Answer to Problem 16E

The given metric-metric conversion of $\text{5}\text{.00}\text{mg}$ into $\text{g}$ is $\text{5}\text{.00}\times {\text{10}}^{-3}\text{g}$.

Explanation of Solution

The relation between gram and milligram is given below as,

$1\text{mg}={\text{10}}^{-3}\text{g}$ …(2)

The conversion of $\text{5}\text{.00}\text{mg}$ into $\text{g}$ can be written using equation (2) as,

$\begin{array}{rll}1\text{mg}& =& {\text{10}}^{-3}\text{g}\\ \text{5}\text{.00}\text{mg}& =& \frac{{\text{10}}^{-3}\text{g}}{1\text{mg}}\times 5.00\text{mg}\\ & =& \text{5}\text{.00}\times {\text{10}}^{-3}\text{g}\end{array}$

Conclusion

The given metric-metric conversion of $\text{5}\text{.00}\text{mg}$ into $\text{g}$ is $\text{5}\text{.00}\times {\text{10}}^{-3}\text{g}$.

Interpretation Introduction

(c)

Interpretation:

The given metric-metric conversion is to be stated.

Concept introduction:

The metric system unit is the unit system which is accepted as the standard system of unit internationally.
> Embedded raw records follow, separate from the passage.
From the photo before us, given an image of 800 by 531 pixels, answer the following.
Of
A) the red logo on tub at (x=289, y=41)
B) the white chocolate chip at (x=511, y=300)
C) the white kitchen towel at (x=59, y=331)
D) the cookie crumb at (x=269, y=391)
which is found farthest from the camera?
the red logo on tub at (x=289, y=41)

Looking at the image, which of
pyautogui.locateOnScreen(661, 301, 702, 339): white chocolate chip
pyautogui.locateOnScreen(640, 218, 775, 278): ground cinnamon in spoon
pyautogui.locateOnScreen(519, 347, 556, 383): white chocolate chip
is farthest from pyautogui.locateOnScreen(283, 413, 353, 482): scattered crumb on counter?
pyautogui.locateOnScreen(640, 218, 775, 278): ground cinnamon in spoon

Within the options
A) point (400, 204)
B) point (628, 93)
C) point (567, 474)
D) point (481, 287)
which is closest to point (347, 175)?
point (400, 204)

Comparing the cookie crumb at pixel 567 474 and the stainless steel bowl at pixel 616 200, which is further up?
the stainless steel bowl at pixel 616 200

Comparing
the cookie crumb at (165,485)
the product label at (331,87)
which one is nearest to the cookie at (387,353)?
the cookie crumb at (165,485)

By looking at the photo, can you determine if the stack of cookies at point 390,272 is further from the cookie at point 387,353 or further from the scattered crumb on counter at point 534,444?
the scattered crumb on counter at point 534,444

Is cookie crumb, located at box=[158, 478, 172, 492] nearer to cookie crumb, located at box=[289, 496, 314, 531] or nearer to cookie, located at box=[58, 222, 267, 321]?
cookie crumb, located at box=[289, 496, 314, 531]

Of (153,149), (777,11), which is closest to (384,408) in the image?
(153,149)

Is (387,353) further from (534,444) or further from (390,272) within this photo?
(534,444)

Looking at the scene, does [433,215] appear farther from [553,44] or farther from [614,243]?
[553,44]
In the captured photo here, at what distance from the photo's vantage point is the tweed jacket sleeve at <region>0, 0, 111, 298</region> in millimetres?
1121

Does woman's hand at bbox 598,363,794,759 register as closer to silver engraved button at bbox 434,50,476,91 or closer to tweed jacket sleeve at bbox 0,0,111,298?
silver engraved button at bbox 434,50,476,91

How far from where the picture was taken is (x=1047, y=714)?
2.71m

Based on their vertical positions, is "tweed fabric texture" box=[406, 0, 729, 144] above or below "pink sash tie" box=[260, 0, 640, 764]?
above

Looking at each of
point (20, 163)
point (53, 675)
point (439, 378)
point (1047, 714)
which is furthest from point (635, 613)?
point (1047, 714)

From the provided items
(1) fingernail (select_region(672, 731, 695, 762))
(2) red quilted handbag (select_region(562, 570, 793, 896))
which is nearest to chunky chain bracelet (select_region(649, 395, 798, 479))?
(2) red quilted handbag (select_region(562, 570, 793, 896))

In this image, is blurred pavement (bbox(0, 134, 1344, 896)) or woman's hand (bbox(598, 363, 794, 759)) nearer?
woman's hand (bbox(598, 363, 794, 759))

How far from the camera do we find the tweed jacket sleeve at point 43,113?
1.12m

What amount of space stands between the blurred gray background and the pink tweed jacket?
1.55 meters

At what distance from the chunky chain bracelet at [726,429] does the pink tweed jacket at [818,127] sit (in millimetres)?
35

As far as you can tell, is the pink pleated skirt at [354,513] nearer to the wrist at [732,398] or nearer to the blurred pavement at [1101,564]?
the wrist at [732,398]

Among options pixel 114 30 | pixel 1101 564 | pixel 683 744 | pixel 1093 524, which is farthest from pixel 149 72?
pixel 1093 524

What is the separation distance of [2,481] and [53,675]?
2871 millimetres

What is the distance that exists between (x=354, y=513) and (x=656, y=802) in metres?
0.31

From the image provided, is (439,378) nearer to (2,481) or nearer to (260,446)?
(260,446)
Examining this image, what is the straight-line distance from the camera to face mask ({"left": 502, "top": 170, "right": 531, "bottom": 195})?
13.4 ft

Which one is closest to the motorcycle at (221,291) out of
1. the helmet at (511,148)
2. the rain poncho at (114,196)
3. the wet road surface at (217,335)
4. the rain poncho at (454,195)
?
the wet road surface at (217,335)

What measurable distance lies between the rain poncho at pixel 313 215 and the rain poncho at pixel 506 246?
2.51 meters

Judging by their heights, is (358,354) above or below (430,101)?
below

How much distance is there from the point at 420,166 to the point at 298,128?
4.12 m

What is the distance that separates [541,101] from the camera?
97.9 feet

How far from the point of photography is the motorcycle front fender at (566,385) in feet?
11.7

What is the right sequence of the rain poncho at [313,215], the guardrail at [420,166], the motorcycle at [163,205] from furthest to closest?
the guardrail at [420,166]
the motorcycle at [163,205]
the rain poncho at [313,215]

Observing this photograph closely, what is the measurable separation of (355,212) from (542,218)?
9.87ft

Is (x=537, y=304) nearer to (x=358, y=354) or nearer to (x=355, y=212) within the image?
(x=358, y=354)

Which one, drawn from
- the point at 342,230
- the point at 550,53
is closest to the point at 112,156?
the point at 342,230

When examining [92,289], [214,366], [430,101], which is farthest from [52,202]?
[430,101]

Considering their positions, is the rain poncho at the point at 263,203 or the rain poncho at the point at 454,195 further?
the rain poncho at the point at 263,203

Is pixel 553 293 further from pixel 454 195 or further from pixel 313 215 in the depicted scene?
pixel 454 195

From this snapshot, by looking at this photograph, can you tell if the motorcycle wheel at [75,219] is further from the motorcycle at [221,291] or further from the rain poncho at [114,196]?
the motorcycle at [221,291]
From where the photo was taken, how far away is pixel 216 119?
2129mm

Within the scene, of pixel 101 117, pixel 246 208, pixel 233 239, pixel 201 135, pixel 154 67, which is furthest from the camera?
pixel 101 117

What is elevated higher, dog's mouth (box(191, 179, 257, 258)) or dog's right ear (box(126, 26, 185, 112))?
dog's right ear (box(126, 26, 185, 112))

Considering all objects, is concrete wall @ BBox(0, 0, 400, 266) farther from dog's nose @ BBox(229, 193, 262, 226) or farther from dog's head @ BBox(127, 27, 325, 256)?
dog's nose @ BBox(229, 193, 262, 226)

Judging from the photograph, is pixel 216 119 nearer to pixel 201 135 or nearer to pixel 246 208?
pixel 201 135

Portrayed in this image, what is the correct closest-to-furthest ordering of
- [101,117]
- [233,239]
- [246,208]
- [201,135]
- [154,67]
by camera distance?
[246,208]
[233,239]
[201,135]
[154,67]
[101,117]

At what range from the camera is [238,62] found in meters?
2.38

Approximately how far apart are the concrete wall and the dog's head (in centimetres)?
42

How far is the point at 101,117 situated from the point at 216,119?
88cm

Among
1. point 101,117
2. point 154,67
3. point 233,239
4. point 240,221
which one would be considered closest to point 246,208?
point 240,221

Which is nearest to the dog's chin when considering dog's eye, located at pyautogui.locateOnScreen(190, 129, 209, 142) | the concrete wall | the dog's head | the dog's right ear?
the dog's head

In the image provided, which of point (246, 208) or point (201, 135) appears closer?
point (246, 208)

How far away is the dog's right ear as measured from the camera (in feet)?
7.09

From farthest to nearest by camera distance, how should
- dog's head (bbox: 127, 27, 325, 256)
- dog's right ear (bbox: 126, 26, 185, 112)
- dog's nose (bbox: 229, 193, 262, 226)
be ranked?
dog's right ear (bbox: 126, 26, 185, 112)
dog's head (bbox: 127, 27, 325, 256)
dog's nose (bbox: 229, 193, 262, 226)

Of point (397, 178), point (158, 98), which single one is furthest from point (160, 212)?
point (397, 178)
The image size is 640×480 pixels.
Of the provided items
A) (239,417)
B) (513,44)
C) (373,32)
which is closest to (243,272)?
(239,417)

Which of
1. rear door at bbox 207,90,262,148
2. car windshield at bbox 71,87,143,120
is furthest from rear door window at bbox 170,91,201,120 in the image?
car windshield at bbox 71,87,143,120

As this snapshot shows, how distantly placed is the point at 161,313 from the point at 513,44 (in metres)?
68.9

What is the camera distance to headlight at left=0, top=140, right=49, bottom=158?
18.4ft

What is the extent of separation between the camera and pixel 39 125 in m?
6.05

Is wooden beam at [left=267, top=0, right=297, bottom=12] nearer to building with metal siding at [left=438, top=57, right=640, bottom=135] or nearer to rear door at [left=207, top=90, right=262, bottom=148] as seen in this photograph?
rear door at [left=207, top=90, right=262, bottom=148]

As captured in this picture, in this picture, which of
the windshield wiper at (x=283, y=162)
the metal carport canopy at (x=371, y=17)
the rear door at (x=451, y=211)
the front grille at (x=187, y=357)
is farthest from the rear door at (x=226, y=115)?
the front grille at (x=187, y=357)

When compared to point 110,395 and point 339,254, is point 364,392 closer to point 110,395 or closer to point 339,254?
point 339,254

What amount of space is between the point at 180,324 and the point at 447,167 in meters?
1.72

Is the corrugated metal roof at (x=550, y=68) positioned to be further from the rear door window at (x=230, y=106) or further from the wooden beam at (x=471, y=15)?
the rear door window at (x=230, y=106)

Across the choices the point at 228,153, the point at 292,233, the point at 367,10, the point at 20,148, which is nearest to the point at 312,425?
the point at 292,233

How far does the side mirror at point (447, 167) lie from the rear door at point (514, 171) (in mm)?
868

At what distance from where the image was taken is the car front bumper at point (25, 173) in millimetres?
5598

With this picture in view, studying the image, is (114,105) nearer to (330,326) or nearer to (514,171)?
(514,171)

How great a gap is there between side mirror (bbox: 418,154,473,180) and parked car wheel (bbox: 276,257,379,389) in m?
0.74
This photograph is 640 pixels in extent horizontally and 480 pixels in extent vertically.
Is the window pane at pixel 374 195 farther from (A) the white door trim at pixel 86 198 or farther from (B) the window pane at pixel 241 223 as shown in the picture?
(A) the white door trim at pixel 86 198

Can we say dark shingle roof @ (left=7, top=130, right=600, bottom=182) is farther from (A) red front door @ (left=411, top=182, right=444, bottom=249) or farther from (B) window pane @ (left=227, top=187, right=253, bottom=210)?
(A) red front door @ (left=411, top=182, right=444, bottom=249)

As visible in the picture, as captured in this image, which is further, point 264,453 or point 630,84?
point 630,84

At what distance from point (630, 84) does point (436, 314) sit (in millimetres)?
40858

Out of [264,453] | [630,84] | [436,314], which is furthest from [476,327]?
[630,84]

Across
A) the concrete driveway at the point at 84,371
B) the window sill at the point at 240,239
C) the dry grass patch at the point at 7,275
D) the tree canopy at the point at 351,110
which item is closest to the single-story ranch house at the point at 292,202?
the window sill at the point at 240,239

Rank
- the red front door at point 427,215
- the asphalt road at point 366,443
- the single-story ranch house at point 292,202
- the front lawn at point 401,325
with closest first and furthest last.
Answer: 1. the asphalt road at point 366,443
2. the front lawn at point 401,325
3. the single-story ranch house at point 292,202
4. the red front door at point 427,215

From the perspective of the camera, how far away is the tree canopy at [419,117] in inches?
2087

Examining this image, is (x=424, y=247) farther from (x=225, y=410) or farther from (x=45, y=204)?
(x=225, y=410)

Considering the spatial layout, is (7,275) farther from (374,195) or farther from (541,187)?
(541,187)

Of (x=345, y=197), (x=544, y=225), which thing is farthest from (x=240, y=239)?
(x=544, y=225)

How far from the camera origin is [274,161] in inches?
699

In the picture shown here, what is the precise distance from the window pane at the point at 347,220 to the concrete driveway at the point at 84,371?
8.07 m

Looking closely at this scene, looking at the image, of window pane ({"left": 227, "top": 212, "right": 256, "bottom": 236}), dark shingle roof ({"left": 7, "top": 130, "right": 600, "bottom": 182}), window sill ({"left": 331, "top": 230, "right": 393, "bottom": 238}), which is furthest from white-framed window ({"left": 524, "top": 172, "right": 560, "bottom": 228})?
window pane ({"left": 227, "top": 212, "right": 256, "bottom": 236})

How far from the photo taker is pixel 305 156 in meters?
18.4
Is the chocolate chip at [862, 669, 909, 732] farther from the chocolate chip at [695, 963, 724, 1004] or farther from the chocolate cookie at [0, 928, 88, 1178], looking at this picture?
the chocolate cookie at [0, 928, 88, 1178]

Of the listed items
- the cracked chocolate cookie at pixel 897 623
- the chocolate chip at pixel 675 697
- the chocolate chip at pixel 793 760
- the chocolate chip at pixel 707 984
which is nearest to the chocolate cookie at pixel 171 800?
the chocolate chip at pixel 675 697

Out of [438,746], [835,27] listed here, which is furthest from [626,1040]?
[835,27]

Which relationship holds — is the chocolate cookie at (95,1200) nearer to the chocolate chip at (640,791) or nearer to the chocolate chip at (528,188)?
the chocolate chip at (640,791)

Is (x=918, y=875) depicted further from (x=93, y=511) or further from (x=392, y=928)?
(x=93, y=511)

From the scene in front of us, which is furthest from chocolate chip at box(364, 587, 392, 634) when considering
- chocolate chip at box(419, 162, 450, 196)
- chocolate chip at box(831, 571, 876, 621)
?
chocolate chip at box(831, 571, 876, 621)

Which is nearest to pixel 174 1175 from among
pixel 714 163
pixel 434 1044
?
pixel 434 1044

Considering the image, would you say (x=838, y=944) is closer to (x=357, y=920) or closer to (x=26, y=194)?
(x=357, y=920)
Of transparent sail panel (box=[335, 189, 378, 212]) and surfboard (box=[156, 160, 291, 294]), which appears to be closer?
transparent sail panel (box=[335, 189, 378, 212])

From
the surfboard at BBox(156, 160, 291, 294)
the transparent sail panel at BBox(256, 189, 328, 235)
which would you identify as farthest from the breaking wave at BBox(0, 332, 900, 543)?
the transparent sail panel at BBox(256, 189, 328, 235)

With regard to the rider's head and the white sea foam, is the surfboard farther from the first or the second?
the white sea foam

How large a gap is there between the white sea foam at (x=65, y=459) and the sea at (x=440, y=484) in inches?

The nonmetric units are the common unit system which is not standard for the parameter to be calculated. The unit factors are calculated by taking the ratio of two equivalent measurement systems and these are used in unit conversions.

Answer to Problem 16E

The given metric-metric conversion of $\text{5}\text{.00}\text{mL}$ into $\text{L}$ is $\text{5}\text{.00}\times {\text{10}}^{-3}\text{L}$.

Explanation of Solution

The relation between liter and milliliter is given below as,

$1\text{mL}={\text{10}}^{-3}\text{L}$ …(3)

The conversion of $\text{5}\text{.00}\text{mL}$ into $\text{L}$ can be written using equation (3) as,

$\begin{array}{rll}1\text{mL}& =& {\text{10}}^{-3}\text{L}\\ \text{5}\text{.00}\text{mL}& =& \frac{{\text{10}}^{-3}\text{L}}{1\text{mL}}\times 5.00\text{mL}\\ & =& \text{5}\text{.00}\times {\text{10}}^{-3}\text{L}\end{array}$

Conclusion

The given metric-metric conversion of $\text{5}\text{.00}\text{mL}$ into $\text{L}$ is $\text{5}\text{.00}\times {\text{10}}^{-3}\text{L}$.

Interpretation Introduction

(d)

Interpretation:

The given metric-metric conversion is to be stated.

Concept introduction:

The metric system unit is the unit system which is accepted as the standard system of unit internationally. The nonmetric units are the common unit system which is not standard for the parameter to be calculated. The unit factors are calculated by taking the ratio of two equivalent measurement systems and these are used in unit conversions.

Answer to Problem 16E

The given metric-metric conversion of $\text{5}\text{.00}\text{ds}$ into $\text{s}$ is $0.50\text{s}$.

Explanation of Solution

The relation between second and decisecond is given below as,

$1\text{ds}={\text{10}}^{-1}\text{s}$ …(4)

The conversion of $\text{5}\text{.00}\text{ds}$ into $\text{s}$ can be written using equation (4) as,

$\begin{array}{rll}1\text{ds}& =& {\text{10}}^{-1}\text{s}\\ \text{5}\text{.00}\text{ds}& =& \frac{{\text{10}}^{-1}\text{s}}{1\text{ds}}\times 5.00\text{ds}\\ & =& 0.50\text{s}\end{array}$

Conclusion

The given metric-metric conversion of $\text{5}\text{.00}\text{ds}$ into $\text{s}$ is $0.50\text{s}$.